Odd how their games in hand now basically count as points in the bag, but the game in hand that could have taken them above West Ham into 16th last year was written off. They were not ‘relegation certainties’ because they were then within two points of three other clubs. And their current form would suggest that their games in hand would now take them no higher than seventh. Still below West Ham.

But still…

‘The lockdown inspired manager Dean Smith into a radical rethink. His team had been too open against the better sides and their naivety was routinely punished…the defensive rest, and renewed confidence it brought, working a treat.’

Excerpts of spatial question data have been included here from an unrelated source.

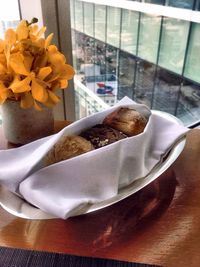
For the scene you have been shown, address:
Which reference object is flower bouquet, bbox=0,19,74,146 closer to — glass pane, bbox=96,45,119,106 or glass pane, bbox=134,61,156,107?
glass pane, bbox=96,45,119,106

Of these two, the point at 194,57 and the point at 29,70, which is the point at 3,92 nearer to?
the point at 29,70

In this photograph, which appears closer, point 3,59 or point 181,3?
point 3,59

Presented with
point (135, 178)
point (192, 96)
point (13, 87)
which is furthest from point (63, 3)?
point (192, 96)

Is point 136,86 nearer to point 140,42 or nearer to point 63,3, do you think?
point 140,42

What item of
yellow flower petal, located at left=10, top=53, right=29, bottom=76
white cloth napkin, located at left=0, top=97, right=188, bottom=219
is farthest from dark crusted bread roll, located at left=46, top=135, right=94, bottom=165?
yellow flower petal, located at left=10, top=53, right=29, bottom=76

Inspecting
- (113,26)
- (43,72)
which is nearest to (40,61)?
(43,72)

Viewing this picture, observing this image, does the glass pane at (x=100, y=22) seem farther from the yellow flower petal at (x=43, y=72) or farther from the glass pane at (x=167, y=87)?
the yellow flower petal at (x=43, y=72)

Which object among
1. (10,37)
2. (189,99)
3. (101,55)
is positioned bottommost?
(189,99)
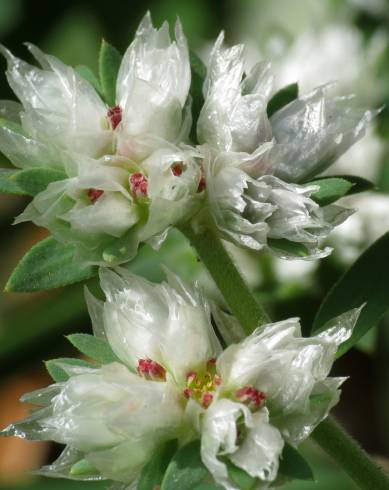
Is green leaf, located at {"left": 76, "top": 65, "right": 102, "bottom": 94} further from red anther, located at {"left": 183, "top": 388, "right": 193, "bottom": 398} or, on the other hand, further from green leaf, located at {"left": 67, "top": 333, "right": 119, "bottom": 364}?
red anther, located at {"left": 183, "top": 388, "right": 193, "bottom": 398}

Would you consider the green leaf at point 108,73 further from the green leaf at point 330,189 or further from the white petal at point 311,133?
the green leaf at point 330,189

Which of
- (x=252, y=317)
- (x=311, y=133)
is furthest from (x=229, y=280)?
(x=311, y=133)

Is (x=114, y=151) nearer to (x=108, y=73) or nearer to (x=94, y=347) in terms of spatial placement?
(x=108, y=73)

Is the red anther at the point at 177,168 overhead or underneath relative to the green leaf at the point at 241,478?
overhead

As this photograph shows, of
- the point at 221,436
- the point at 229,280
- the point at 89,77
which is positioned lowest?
the point at 221,436

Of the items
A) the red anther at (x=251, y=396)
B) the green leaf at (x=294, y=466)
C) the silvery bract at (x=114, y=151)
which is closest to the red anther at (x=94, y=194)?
the silvery bract at (x=114, y=151)
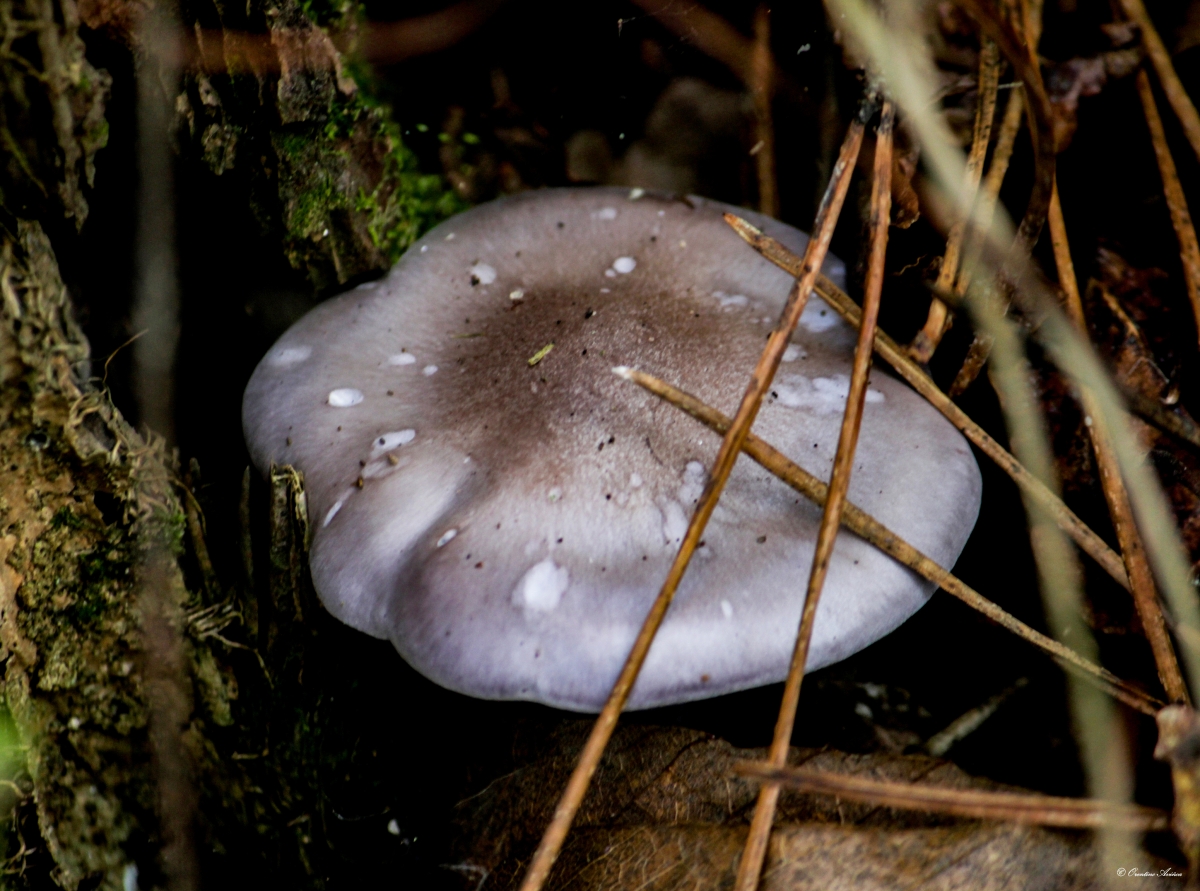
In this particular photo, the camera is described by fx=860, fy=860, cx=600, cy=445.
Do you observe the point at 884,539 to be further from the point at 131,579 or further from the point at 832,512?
the point at 131,579

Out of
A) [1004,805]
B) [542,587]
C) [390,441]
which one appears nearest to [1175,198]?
[1004,805]

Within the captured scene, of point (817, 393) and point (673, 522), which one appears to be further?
point (817, 393)

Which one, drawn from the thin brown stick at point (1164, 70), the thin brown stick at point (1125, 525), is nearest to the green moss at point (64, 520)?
→ the thin brown stick at point (1125, 525)

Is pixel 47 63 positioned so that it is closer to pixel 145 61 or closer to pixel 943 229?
pixel 145 61

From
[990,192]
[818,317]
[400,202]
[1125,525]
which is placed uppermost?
[990,192]

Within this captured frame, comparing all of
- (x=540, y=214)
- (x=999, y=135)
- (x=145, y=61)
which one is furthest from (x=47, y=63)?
(x=999, y=135)

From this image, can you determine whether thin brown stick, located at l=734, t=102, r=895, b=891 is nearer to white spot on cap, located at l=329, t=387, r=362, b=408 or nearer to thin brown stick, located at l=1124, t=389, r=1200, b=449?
thin brown stick, located at l=1124, t=389, r=1200, b=449

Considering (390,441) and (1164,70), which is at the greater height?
(1164,70)

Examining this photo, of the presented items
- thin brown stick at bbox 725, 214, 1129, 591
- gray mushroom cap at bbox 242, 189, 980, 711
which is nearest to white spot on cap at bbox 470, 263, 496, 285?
gray mushroom cap at bbox 242, 189, 980, 711
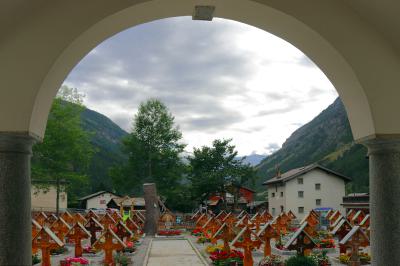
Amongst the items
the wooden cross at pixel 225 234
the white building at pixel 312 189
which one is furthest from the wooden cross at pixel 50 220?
the white building at pixel 312 189

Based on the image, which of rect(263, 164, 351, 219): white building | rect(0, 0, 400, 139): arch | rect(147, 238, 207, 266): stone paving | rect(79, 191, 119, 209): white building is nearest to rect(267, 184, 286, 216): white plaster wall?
rect(263, 164, 351, 219): white building

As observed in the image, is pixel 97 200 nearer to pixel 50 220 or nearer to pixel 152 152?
pixel 152 152

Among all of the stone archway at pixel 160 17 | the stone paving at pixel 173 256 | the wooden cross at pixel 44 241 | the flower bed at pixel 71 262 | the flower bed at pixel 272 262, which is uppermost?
the stone archway at pixel 160 17

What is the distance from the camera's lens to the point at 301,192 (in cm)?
5081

Eventually. Villa initially reacted to the easing of lockdown by failing to win any of their next six games and shipping seven goals in three defeats to Chelsea, Liverpool and Manchester United. Let’s not pretend there was some kind of magical transformation. Ten points from ten games exactly matched their form from the previous ten games before lockdown. And those ten points from ten games only became survival form because Watford and Bournemouth collapsed to just seven points from nine.

It is indeed quite impressive that Villa are now eighth but they have spent more than every other Premier League barring Manchester City, Manchester United, Chelsea and Tottenham over the last two seasons. That should add some perspective.

But no, because ‘their form since the Leicester hammering on the eve of shutdown has been a revelation’. Hmmm. They have been the 12th best team in the Premier League in that spell with 43 points from 31 games. Excuse us while we credit West Ham (54 points from 33 games) instead.